## Aim of the exercise
Revise the card review between "There are some" and "the equation much.", inclusive, so that "card draw" is replaced with "extra card" everywhere it appears.

## Selected text
------------------------------------------------------------
Obviously, you would prefer to use this in response to removal to Fling your creature at one of theirs. Well technically the optimum thing is to kill them instead, but you know what I mean. Drawing a card makes this a lot easier to swallow then the automatic two for one that you get on Fling, but it still costs you board presence.

Raze to the Ground

Rating: 3.0/5

Your opponent will be playing artifacts that you want to kill. The first one of these should be considered premium removal for your deck.

There are some artifacts that cost one, they aren’t really ones that you’re ever going to be using this on so the card draw clause isn’t very relevant. I know…I know…I just said card draw wasn’t relevant. That’s blasphemy around here.

Roc Hunter

Rating: 1.5/5

As a 3/1 for two, there is the problem of there being plenty of 1/1 tokens being made in this set. It would be a real reach to think it’s ability changes the equation much.
------------------------------------------------------------
## Information supplied
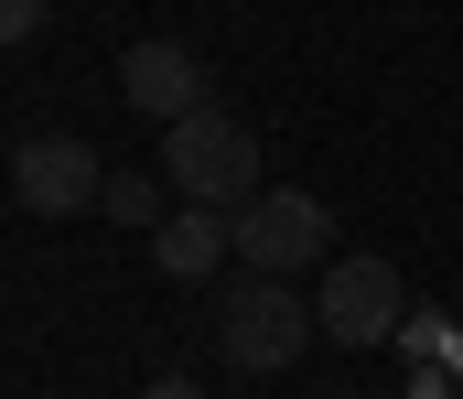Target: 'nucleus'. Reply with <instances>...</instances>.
------------------------------------------------------------
## Result of this exercise
There are some artifacts that cost one, they aren’t really ones that you’re ever going to be using this on so the extra card clause isn’t very relevant. I know…I know…I just said extra card wasn’t relevant. That’s blasphemy around here.

Roc Hunter

Rating: 1.5/5

As a 3/1 for two, there is the problem of there being plenty of 1/1 tokens being made in this set. It would be a real reach to think it’s ability changes the equation much.